Ovarian Cancer Clinical Trial
Official title:
A Phase II Evaluation of Docetaxel (NSC #628503) Plus Trabectedin (Yondelis®), R279741, IND # 101018) With Growth Factor Support in the Third-Line Treatment of Recurrent or Persistent Ovarian, Fallopian Tube or Primary Peritoneal Cancer
RATIONALE: Drugs used in chemotherapy, such as docetaxel and trabectedin, work in different
ways to stop the growth of tumor cells, either by killing the cells or by stopping them from
dividing. Colony-stimulating factors, such as G-CSF and pegfilgrastim, may help the immune
system recover from the side effects of chemotherapy. Giving combination chemotherapy
together with G-CSF or pegfilgrastim may kill more tumor cells.
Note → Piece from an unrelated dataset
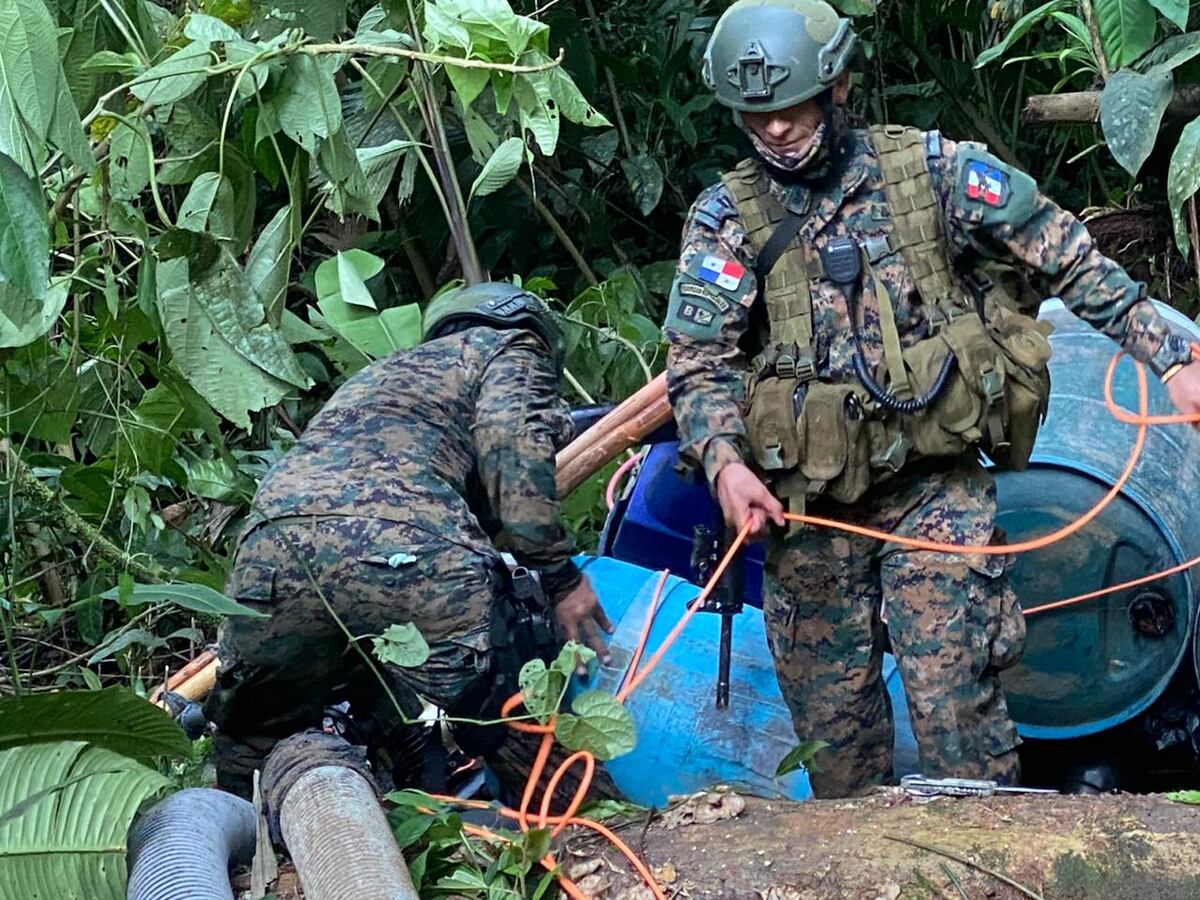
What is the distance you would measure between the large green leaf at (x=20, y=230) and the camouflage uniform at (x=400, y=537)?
1.20 m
PURPOSE: This phase II trial is studying the side effects and how well giving docetaxel and
trabectedin together with G-CSF or pegfilgrastim works in treating patients with recurrent or
persistent ovarian epithelial cancer, fallopian tube cancer, or primary peritoneal cavity
cancer.
OBJECTIVES:
Primary
- To estimate the antitumor activity of docetaxel plus trabectedin in patients with
persistent or recurrent ovarian epithelial, fallopian tube, or primary peritoneal cavity
cancer primarily through the frequency of objective tumor responses.
- To determine the nature and degree of toxicity of docetaxel plus trabectedin in this
cohort of patients.
Secondary
- To estimate the progression-free survival and overall survival of patients treated with
docetaxel and trabectedin.
OUTLINE: Patients receive docetaxel IV over 1 hour and trabectedin IV over 3 hours on day 1.
Patients also receive pegfilgrastim subcutaneously (SC) on day 1 OR filgrastim (G-CSF) IV
over 15-30 minutes or SC once daily beginning on day 1 and continuing until blood counts
recover. Treatment repeats every 3 weeks in the absence of disease progression or
unacceptable toxicity.
After completion of study treatment, patients are followed every 3 months for 2 years and
then every 6 months for 3 years.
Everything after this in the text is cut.